Later in the V205 paper, the authors say, with respect to the micronucleus test, that
. . . a prospective study showed that MNs in peripheral blood lymphocytes are a valid biomarker for predicting an increased cancer risk in humans (Bonassi, et al. 2007). pp.1691-1692
Well, that is a lead, and it is supported by a footnote, so, off to the literature. The cited article, by Bonassi, et al., was entitled “An Increased Micronucleus Frequency in Peripheral Blood Lymphocytes Predicts the Risk of Cancer in Humans.” Carcinogenesis 28(3); 625-631 (2007). However, the abstract of that article is a little more circumspect.

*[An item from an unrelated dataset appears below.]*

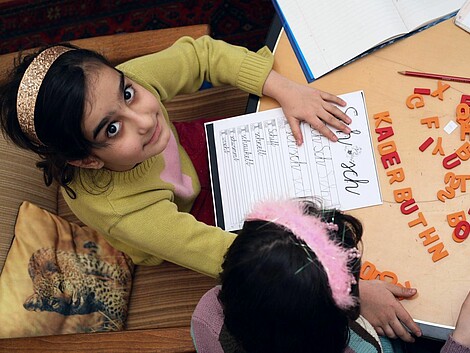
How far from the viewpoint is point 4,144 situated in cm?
110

It says:
The results from the present study provide preliminary evidence that MN frequency in PBL (peripheral blood lymphocytes) is a predictive biomarker of cancer risk within a population of healthy subjects. p.625
And, later in that article, the statement is made:
Nevertheless, we acknowledge that the number of cancers per organ site is relatively small, and that the statistical estimates, which are suggestive of an association with MN, are likely to become more stable as further cancers accumulate with increasing age of the cohort. p.629
Well, maybe.And later:
A feature of this study is the non-linearity of the dose-response relationship between MN frequency and overall cancer incidence. p.629
The international multi-centre nature of this study [43 sites in 23 countries – the Human Micronucleus Project (HUMN)] may be considered among its strengths [for the reasons cited]. . . . On the other hand, this approach has also introduced a number of limitations. These include the large inter-laboratory variability of MN frequency which is most likely due to
technical differences in slide preparation and scoring, the heterogeneous quality of data in genotoxic exposures, such as cigarette smoking and occupational carcinogens or the availability of a single measure of MN per individual which may have resulted in misclassification among MN frequency levels. A further potential source of bias is the heterogeneousity in the cancer registration quality of the countries involved. p.630 Hello?
I would go on, but for the one or two of you still reading, I will simply observe this: the micronucleus test (or any of the other ones mentioned at the beginning of the V205 article) may turn out to predict human cancer. They may even turn out to predict particular human cancers. However, I don’t think the evidence I saw supports the proposition that they do so now, and I think that any plaintiff who brought a V205 worker cancer case to court, on the basis of genetic evidence alone, would be hard-pressed to survive summary judgment.